Fake fur presents an apparent solution to the ethical issues with real fur. I cannot and will not defend the fur industry. But we are at a place in history where the reality of our situation must be acknowledged. We eat meat in the UK. This means we kill a lot of sheep, 15.5 million a year (PDF). Sadly, we destroy nearly all of the sheepskins – a madness only properly appreciated when considering the damage caused by the man made microfibers we create to replace them.

Our textile industries have responded to the public demand to ditch fur. A demand to end fur farms and needless slaughter. The trouble is we still want ‘fur’ and soft fabrics. People cleverer than this writer have created faux fur, which approximates that of animal origin but is made instead from plastic, derived from oil. Some of it is pretty good and feels authentic. Most doesn’t come close. All of it is damaging to life on earth.

Setting aside the serious global issues that we face because of oil, let’s look at the garment from the moment we first wear it.

As soon as you first put them on, your clothes start shedding fibers.
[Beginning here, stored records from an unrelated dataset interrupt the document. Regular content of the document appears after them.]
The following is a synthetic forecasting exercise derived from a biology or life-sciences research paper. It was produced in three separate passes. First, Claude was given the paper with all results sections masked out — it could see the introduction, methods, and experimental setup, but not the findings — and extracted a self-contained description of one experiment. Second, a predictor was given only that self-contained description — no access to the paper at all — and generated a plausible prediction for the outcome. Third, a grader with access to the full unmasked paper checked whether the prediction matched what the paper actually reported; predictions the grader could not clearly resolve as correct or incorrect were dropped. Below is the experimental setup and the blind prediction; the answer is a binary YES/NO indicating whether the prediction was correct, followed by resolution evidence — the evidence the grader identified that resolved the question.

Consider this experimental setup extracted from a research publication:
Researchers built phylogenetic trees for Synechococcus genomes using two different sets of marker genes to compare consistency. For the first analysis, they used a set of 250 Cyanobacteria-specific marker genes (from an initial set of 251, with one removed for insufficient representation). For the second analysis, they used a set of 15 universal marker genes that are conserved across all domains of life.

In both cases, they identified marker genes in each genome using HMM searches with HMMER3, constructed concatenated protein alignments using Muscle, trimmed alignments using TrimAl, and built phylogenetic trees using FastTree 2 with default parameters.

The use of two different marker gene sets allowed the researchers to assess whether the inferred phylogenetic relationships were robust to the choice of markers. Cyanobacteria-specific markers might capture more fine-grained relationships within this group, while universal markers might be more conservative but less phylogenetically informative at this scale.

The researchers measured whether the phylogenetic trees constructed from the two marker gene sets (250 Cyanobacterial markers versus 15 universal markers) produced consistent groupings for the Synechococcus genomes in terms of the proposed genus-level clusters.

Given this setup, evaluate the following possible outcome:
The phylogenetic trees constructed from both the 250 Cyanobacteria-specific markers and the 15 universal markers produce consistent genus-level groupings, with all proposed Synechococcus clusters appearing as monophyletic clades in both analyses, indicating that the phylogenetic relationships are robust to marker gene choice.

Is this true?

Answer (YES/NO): NO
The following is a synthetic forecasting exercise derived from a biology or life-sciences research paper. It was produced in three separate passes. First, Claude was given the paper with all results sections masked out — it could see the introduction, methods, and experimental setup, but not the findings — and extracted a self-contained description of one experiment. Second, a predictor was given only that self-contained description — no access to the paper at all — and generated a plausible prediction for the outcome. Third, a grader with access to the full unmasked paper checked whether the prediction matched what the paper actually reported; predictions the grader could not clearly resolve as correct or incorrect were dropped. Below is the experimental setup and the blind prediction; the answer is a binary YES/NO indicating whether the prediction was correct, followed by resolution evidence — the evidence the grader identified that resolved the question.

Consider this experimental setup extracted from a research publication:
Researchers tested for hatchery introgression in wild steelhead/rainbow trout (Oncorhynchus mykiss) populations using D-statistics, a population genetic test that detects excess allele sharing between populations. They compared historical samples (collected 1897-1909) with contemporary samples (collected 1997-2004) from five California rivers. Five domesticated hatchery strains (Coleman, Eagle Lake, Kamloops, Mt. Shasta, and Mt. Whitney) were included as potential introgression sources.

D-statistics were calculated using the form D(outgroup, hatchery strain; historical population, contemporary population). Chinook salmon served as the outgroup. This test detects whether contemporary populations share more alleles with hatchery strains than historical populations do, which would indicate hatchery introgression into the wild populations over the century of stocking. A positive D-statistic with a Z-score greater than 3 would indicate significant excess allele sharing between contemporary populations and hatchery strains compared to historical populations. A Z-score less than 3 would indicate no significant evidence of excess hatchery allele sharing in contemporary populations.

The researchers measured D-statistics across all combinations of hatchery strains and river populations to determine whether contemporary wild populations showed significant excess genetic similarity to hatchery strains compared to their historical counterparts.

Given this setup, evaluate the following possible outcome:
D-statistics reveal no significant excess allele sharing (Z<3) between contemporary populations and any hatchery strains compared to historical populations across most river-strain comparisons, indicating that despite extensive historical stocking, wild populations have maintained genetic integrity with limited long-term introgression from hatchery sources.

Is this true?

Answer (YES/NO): NO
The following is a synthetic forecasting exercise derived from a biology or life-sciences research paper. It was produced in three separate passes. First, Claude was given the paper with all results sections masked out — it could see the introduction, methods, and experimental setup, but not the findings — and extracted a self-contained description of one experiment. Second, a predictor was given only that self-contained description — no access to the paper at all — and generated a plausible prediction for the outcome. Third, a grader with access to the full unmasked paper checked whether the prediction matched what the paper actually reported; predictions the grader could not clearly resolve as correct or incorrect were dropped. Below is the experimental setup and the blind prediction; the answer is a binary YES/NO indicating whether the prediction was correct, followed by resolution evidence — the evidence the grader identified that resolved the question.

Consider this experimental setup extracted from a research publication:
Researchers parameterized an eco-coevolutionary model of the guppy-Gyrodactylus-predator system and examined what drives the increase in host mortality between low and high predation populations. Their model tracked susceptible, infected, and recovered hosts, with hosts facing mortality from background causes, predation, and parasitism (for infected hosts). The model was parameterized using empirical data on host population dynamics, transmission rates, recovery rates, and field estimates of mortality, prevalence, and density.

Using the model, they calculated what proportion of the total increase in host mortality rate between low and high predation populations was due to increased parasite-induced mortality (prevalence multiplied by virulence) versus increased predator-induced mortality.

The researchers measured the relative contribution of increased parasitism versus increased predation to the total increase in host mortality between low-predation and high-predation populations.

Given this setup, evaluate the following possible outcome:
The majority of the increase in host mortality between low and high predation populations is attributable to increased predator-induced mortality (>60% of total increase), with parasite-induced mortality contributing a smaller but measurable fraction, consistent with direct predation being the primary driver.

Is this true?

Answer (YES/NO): NO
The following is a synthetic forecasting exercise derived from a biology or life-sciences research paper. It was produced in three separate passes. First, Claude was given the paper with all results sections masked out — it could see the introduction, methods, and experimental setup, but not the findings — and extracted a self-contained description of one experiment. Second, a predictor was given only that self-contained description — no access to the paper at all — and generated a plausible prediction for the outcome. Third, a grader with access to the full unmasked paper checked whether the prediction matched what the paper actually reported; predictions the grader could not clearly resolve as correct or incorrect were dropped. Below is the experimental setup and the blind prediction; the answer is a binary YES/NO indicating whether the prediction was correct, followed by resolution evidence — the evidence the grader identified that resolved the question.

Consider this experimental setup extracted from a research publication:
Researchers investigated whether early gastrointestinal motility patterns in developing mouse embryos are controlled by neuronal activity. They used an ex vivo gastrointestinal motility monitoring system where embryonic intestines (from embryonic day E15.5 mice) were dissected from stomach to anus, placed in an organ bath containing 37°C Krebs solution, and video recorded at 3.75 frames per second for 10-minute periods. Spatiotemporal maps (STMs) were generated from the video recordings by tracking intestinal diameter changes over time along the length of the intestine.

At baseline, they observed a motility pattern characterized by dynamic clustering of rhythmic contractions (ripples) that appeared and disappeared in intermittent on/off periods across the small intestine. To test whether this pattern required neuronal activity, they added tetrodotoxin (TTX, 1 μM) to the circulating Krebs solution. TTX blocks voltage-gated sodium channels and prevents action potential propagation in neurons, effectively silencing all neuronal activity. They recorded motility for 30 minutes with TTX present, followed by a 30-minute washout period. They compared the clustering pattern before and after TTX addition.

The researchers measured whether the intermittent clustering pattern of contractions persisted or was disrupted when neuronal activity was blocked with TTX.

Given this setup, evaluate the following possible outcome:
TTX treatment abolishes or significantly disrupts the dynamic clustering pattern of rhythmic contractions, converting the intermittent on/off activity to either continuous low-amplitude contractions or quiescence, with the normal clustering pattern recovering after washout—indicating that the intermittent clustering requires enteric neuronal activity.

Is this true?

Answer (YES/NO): YES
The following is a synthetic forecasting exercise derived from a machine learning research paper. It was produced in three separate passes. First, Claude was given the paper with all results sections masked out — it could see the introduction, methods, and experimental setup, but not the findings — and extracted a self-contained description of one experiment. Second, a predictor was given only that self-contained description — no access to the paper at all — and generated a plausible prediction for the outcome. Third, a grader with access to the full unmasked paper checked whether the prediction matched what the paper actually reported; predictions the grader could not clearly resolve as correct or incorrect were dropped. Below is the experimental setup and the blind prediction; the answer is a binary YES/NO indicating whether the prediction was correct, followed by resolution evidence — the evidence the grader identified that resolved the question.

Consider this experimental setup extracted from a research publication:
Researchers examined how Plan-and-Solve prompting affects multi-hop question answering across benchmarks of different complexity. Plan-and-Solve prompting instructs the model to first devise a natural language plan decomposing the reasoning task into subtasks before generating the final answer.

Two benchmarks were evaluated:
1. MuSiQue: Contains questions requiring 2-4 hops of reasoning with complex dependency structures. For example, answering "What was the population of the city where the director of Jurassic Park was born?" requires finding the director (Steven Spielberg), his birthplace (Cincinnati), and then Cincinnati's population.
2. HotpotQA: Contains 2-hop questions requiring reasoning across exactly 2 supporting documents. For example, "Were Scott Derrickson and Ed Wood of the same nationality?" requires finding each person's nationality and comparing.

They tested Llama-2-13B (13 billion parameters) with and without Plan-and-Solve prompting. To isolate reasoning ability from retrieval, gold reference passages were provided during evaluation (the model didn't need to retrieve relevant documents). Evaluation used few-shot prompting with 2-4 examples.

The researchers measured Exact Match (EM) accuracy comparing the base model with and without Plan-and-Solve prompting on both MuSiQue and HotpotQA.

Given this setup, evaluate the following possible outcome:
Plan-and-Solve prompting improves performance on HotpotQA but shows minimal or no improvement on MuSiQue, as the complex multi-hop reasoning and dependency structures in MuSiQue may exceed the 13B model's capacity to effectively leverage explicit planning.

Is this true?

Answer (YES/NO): NO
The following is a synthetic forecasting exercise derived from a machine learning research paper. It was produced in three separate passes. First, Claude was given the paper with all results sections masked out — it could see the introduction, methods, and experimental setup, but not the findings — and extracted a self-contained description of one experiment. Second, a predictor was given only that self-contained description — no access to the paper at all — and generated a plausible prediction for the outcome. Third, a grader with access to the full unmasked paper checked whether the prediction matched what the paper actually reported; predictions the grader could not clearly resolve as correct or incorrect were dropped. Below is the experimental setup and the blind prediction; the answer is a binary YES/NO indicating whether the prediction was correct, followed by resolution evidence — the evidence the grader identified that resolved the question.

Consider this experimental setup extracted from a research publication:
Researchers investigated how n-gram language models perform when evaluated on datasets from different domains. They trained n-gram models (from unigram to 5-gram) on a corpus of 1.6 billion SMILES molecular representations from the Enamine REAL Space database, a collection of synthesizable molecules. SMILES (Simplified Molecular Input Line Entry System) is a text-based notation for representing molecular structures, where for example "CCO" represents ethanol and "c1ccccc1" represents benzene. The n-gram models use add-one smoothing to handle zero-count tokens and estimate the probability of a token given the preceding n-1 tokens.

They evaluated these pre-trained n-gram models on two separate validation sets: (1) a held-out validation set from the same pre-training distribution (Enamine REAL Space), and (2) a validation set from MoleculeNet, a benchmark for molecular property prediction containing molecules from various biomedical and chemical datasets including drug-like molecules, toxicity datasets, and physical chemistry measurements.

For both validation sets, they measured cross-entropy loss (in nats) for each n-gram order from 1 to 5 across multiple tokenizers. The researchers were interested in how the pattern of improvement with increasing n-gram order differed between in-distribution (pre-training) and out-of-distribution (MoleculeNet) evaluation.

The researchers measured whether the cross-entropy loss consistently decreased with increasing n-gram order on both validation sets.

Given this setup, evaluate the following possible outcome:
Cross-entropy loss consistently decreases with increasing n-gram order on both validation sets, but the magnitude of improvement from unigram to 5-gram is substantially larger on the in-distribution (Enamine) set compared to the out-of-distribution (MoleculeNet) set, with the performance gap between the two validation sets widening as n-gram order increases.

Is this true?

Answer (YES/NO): NO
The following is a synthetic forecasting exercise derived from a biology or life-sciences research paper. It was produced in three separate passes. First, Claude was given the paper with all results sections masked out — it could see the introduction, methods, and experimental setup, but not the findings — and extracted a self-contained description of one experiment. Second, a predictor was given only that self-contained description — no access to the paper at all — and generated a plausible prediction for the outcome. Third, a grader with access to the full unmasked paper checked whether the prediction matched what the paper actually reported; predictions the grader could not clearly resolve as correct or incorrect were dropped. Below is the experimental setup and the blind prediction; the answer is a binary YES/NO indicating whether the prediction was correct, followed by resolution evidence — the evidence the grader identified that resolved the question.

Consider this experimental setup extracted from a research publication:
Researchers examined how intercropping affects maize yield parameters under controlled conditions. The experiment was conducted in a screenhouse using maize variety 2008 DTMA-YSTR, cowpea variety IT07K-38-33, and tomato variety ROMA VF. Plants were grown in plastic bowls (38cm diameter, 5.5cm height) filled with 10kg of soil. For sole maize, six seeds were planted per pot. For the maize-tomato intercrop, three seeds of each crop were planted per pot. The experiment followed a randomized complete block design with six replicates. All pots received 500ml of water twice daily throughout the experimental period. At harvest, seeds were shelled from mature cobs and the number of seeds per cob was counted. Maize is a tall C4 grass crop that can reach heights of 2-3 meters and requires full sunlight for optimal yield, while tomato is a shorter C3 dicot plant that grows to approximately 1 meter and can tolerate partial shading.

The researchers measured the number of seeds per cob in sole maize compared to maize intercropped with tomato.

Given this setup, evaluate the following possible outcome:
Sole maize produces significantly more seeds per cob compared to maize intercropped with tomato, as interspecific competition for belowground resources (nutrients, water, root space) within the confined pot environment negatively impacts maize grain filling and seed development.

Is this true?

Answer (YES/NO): NO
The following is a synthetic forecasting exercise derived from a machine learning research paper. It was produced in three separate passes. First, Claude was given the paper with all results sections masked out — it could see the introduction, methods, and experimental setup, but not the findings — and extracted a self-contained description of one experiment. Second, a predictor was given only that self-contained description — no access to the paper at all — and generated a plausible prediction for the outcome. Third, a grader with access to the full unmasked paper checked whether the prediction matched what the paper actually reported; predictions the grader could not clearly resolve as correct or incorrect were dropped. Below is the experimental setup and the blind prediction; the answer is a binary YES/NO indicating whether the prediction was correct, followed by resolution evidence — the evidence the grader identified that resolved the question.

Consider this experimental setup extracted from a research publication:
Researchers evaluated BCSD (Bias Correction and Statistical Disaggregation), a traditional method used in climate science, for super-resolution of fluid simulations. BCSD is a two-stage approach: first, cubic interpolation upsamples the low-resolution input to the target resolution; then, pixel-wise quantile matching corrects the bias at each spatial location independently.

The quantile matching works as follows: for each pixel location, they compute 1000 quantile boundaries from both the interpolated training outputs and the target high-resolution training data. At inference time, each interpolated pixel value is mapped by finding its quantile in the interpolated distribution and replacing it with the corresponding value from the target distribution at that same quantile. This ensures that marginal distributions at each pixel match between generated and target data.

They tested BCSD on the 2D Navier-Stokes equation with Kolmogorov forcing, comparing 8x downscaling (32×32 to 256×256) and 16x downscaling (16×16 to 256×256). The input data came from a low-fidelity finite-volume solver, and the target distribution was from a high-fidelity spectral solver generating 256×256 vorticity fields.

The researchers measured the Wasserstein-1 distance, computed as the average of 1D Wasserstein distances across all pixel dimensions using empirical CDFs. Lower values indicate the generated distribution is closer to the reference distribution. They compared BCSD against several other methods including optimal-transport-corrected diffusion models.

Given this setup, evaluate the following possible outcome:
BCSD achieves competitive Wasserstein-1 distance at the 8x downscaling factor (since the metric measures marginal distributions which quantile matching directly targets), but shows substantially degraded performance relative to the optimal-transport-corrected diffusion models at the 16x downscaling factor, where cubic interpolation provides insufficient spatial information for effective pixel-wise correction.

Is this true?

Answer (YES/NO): NO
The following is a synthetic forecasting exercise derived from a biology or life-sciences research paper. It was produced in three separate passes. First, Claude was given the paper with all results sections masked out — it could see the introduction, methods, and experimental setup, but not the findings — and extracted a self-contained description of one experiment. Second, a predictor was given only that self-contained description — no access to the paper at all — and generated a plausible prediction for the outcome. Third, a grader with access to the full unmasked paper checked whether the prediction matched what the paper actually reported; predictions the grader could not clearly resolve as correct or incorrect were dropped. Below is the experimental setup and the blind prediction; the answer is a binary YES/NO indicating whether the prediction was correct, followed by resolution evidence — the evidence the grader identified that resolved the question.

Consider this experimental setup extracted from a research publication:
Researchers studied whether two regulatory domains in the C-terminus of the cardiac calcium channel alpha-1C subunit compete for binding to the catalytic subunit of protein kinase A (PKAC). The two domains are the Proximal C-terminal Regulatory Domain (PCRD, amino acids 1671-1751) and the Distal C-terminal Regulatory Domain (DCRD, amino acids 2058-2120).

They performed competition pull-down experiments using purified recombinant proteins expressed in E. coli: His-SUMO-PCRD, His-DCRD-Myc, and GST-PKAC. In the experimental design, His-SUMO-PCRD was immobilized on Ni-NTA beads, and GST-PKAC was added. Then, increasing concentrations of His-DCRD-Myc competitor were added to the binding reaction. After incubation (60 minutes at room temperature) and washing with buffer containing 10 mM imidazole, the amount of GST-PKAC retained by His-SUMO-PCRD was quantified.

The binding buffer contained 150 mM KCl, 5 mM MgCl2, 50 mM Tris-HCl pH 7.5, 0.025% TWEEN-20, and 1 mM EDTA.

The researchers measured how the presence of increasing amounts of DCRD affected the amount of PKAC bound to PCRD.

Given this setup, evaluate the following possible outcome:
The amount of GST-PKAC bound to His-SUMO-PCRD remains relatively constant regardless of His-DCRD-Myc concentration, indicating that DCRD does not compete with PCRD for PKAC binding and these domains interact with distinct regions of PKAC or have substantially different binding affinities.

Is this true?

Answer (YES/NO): NO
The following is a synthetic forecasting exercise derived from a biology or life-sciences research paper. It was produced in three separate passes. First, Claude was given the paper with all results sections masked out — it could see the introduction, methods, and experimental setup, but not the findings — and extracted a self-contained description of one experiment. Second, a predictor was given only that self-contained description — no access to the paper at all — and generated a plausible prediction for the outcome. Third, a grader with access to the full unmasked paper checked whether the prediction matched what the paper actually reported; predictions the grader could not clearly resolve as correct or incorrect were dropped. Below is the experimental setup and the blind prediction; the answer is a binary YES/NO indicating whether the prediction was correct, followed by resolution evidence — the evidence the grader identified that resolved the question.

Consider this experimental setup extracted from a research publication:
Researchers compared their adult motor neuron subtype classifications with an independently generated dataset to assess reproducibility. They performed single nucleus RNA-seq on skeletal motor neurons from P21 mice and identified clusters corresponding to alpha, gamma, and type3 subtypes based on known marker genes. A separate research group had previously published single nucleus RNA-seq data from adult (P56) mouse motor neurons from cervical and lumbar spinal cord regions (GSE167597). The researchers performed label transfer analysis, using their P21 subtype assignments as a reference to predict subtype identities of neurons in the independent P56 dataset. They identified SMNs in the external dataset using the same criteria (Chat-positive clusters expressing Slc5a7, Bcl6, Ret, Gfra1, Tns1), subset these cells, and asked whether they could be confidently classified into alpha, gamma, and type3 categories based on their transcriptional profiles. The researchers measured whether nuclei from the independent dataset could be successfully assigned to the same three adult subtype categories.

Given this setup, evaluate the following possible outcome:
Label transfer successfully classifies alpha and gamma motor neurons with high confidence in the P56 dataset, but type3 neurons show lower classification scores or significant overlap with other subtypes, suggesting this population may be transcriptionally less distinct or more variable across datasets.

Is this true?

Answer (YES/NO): NO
This rate increases massively during each wash, Friends of the Earth claim that a single wash load can release up to seventeen million micro fibers. Micro fibers have entered the ecosystem, they’re in our food, in our water, and they are even in us.

Washing machines and wastewater treatment plants aren’t designed to trap the minute plastic fibres that our clothes shed during washing. Many of these fibres sneak into our waterways and ultimately the oceans. And lots are caught up in sludge at the treatment plants – which is then sprayed over our soils as fertiliser.

Friends of the Earth

Modern fake fur really came into being in the 50’s with the introduction of acrylic polymer fibers. These made man fabrics are easy to work with and can come close to feeling like fur. However, like all plastic, they have a useful lifespan. They also have a much longer decidedly not useful lifespan.

Microfibres have been found in air, rivers, soil, drinking water, beer and table salt.

Friends of the Earth

Broken artificial fibers join trillions of other tiny pieces of plastic that are literally entering the food chain. Man made garments take nearly a thousand years to degrade in landfill, or release damaging gasses when burned. Natural sheepskin simply biodegrades, happily we have on hand millions of sheepskins each year. Sadly, we destroy them.

99.55% of sheepskin is destroyed as a waste product of the meat industry. We then manufacture fake fur to replace what we have wasted.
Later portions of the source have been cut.